Transmitting immense amounts of data is expensive and can strain a network’s resources. Edge computing processes data from, or near, the source, and sends only relevant data through network to a data processor or cloud. For instance, a smart refrigerator doesn’t need to continuously send temperature data to a cloud for analysis. Instead, the refrigerator can be designed to send data only when the temperature changes beyond a certain range, minimizing unnecessary data. Similarly, a security camera would only send data after detecting motion.
Depending on how the system is designed, edge computing can direct manufacturing equipment (or other smart devices) to continue operating without interruption, should internet connectivity become intermittent, or drop off, completely, providing an ideal backup system.
It is an excellent solution for businesses needing to analyze data quickly in unusual circumstances, such as airplanes, ships, and some rural areas. For example, edge devices could detect equipment failures, while “not” being connected to a cloud or control system. Examples of edge computing include:
Internet of Things
- Smart streetlights
- Home appliances
- Motor vehicles (Cars and trucks)
- Traffic lights
- Mobile devices
Industrial Internet of Things (IIoT)
- Smart power grid technology
- Magnetic resonance (MR) scanner
- Automated industrial machines
- Undersea blowout preventers
- Wind turbines
Edge Computing Compliments the Cloud
The majority of businesses using EC continue to use the cloud for data analysis.
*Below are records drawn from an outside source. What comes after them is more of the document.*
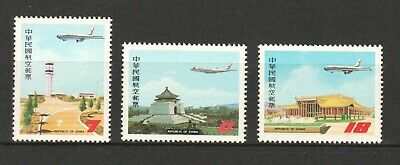 Rep. Of China Taiwan 1984 Airmail Comp. Set Of 3 Stamps Sc#C84-C86 In Mint Mnh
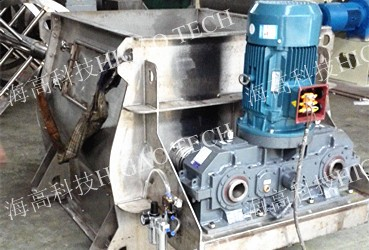 double shaft paddle mixer with vacuum drying system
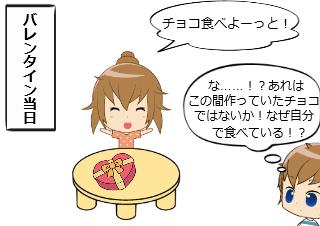 4コマ漫画「シスコン その3」の1コマ目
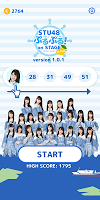 Screenshot 1: STU48 ぷるぷる! on STAGE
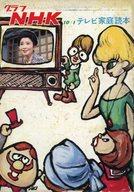 グラフNHK 1966年10月1日号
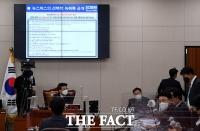 장제원 뉴스버스 녹취록 공개…'김웅, 고발장 내가 만들어' [TF사진관]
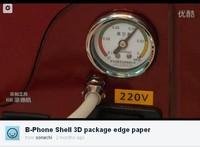 vacuum gauge for 3D sublimation vacuum machine  heat transfer mold Repair parts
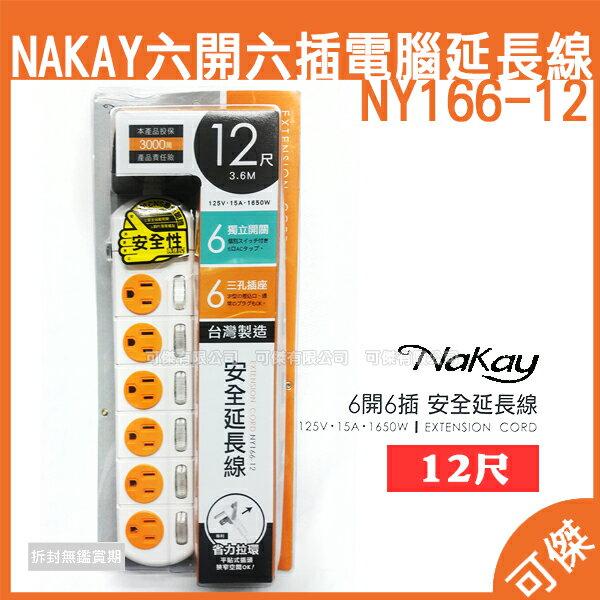 可傑NAKAY六開六插電腦延長線NY166-12延長線12尺超長線長六開六插獨立省電開關安全延長線
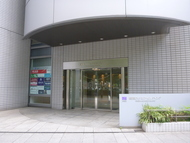 Osaka Satellite Office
They use a combination of the systems, depending on the problem. In some situations, the data is processed locally, and in others, data is sent to the cloud for further analysis. The cloud can manage and configure IoT devices, and analyze the “Screened” big data provided by Edge Devices. Combining the power of edge computing and the cloud maximizes the value of Internet of Things. Businesses will have the ability to analyze Screened big data, and act on it with greater speed and precision, offering an advantage against competitors.
Data Relationship Management
Device Relationship Management (DRM) is about monitoring and maintaining equipment using the Internet, and includes controlling these “sensors on the edge.” DRM is designed specifically to communicate with the software and microprocessors of IoT devices and lets organizations supervise and schedule the maintenance of its devices, ranging from printers to industrial machines to data storage systems. DRM provides preventative maintenance support by giving organizations detailed diagnostic reports, etc. If an edge device is lacking the necessary hardware or software, these can be installed. Outsourcing maintenance on edge devices can be more cost effective at this time than hiring an in-house maintenance staff, particularly if the maintenance company can access the system by way of the internet.